On My Radar: Michael Olaye
Michael Olaye, group chief technology officer at both OLIVER & Dare, on Deadmau5, data and LinkedIn debates.
What’s the best ad campaign you’ve seen recently?
The Audi R8 Spin advert [below]. No gimmicks, no words, just pure unadulterated visual and emotional stimulus. Makes you want to go and spend your hard earned savings on one.
What website(s) do you use most regularly and why?
I love the BBC’s website, it’s constantly being refined and it works so well. I’m a footy and F1 fan and the site is second-to-none for news and information.
For tech news, I visit Tech Crunch, FastCompany and Mashable a couple of times each day. LinkedIn is also great for debates and to find topics I can participate in.
What’s the most recent piece of tech that you’ve bought and why?
I’m playing with the internet of things a lot at the moment, so I keep buying Arduino accessories to improve the connectivity of some prototype appliances at home. My latest purchases include a couple of Genuino MKR1000 and shield to connect these appliances through my own home intranet.
Facebook, Instagram or Twitter?
Twitter. All day. It’s great for multiple reasons. You can follow interesting people, keep up with live regional and world events and gain knowledge and identify topics of interest. The inclusion of moments to the platform is a great feature.
What’s your favourite app on your phone and why?
My Natwest app for sure; it’s a complete bank all in the palm of my hand. I can pretty much manage all my current and future finances through it, plus they’re always updating it with new features that push it on to the next place. This is closely followed by Twitter and Uber.
What’s your favourite TV show and why?
The Game of Thrones series. It’s a third eye view of the world we all live in, but from a more mystical and brutal angle. Complex characters, egos, introverts, extroverts, villains and heroes. Watching a villain become a hero and vice-versa shows a world of perception. It’s almost like ad-land on steroids.
What film do you think everyone should have seen?
12 Years a Slave; it will go straight to your bones. And for those with softer stomachs, Tarantino’s Django Unchained is also great.
Where were you when inspiration last struck?
Re-watching The Matrix Reloaded. There’s some great conceptual tech gems in that movie.
What’s the most significant change you’ve witnessed in the industry since you started working in it?
Seeing Quark designers move into digital in the early 2000s and making Photoshop the defacto program for web designers everywhere. The rise of the programmer working on visually pleasing applications that were not black and green GUI screens or HTML, because Macromedia’s Flash came on the scene.
In recent years, the most significant changes lie in seeing social platforms use data to own the future of digital experiences. No matter what anyone says, data use will continue to grow and shape how we create things for ourselves, consumers and brands. This is just the beginning, with deep learning, cognitive and AI getting better every day. I’m excited by the times we’re living in.
If there was one thing you could change about the advertising industry, what would it be?
There’s currently too much following and not enough leading. Diversity of skillsets are needed to push the industry forward. We need to step outside of the bubble environment that currently exists.
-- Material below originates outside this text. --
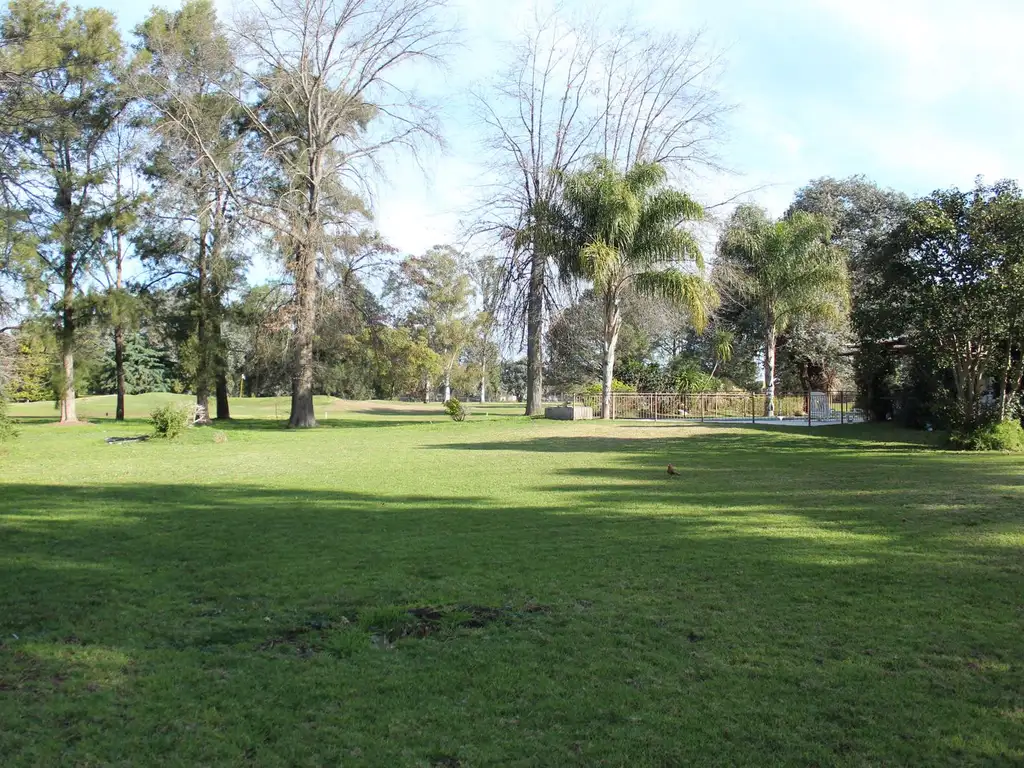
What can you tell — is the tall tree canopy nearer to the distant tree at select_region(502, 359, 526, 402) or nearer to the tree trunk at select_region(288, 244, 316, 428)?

The creative ad pioneers of the early 2000s understood this and helped push digital using technology forward to express their creativity, way before the current internet power houses came along.
What or who has most influenced your career and why?
Yannis Marcou and René Christoffer, the creative director and art director at Hyperlink-Interactive. Even though I was a developer, I sat under both their wings from 1999-2001.
These two taught and showed me that developers can use code to create sexy, interesting and useful experiences. I won my first ever Adobe Site of the Year project within one year of working with them. I always try to pass this learning on to people I work with.
In my early years, I also followed Joshua Davis and Yugo Nakamura of Yugop. These guys break convention and push software to their limits.
Joshua was a real innovator. He brought his creative and designs skills to the fore by learning how to code and producing unique stuff that was so far from the norm at the time, like creating print and painting work through code using Actionscript and maths – mental. Joshua now does all the Deadmau5 visual effects stuff. The guy is an inspiration.
Tell us one thing about yourself that most people won’t know…
I practiced capoeira Angola for 10 years; I can dunk an official NBA basketball rim; I’m a TVR fanatic and from generation X.